# Document section
···
Sambo Dasuki, national security adviser to former President Goodluck Jonathan, and four other former officials were granted bail on Friday after being charged with more than three dozen counts of money laundering and criminal breach of trust. All five men have denied the allegations.
The charges relate to N31bn meant for arms purchases, and stem from investigations into a total of $2.1bn said to have been withdrawn from the central bank and delivered to the former security adviser in the year running up to Jonathan’s departure from power.
The allegations, along with revelations from other graft probes launched since Buhari took office in May, have unleashed a political storm as Nigeria grapples with an economic crisis and struggles to end the Islamist insurgency. They may also have a bearing on the administration’s efforts to get to grips with porous state finances and recoup stolen funds — both pledges Buhari has made to Nigerians.
The case provides just a “snapshot” of what was going on during Jonathan’s tenure, according to a close ally to Buhari, before investigations into the alleged diversion of far greater sums from the state oil company have reached a conclusion. What makes it especially toxic are the questions it raises regarding the role of the former president.
Several officials who served under Jonathan said that the funds were required urgently to buy helicopters and other equipment, and to pay South African mercenaries who helped roll back Boko Haram insurgents after they had captured a swath of territory.
···
# Recorded data

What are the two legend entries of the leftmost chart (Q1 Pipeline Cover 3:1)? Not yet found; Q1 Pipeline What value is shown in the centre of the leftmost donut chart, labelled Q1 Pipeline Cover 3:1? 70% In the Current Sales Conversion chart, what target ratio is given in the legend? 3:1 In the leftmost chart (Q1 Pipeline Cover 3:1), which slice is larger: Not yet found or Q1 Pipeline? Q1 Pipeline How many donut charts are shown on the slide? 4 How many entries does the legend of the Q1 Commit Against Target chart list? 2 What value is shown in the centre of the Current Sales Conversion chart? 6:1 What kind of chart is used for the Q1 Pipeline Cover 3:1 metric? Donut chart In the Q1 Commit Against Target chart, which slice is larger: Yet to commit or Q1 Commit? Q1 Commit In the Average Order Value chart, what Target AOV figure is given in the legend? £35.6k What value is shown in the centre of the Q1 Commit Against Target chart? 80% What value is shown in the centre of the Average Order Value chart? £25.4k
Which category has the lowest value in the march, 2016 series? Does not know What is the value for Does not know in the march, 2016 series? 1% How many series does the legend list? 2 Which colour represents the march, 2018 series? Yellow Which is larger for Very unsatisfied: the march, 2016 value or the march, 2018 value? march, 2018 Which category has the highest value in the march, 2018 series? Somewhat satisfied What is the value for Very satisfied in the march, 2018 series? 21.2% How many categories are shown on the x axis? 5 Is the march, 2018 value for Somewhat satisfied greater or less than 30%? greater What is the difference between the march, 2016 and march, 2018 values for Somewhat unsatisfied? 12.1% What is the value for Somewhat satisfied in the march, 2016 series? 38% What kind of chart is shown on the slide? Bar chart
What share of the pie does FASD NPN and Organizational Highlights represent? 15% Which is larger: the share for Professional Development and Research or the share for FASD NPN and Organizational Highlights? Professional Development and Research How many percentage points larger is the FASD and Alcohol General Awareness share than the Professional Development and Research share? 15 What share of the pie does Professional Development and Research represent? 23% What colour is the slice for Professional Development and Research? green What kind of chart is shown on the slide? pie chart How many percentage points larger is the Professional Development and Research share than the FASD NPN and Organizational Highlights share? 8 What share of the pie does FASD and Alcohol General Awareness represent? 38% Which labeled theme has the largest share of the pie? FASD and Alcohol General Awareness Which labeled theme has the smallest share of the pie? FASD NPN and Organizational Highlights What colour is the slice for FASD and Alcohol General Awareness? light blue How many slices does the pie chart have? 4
···
# How to complete this task
Reproduce, word for word, the entire passage about the bail and charges for Sambo Dasuki and four other former officials.

# Your solution
Sambo Dasuki, national security adviser to former President Goodluck Jonathan, and four other former officials were granted bail on Friday after being charged with more than three dozen counts of money laundering and criminal breach of trust. All five men have denied the allegations.
The charges relate to N31bn meant for arms purchases, and stem from investigations into a total of $2.1bn said to have been withdrawn from the central bank and delivered to the former security adviser in the year running up to Jonathan’s departure from power.
The allegations, along with revelations from other graft probes launched since Buhari took office in May, have unleashed a political storm as Nigeria grapples with an economic crisis and struggles to end the Islamist insurgency. They may also have a bearing on the administration’s efforts to get to grips with porous state finances and recoup stolen funds — both pledges Buhari has made to Nigerians.
The case provides just a “snapshot” of what was going on during Jonathan’s tenure, according to a close ally to Buhari, before investigations into the alleged diversion of far greater sums from the state oil company have reached a conclusion. What makes it especially toxic are the questions it raises regarding the role of the former president.
Several officials who served under Jonathan said that the funds were required urgently to buy helicopters and other equipment, and to pay South African mercenaries who helped roll back Boko Haram insurgents after they had captured a swath of territory.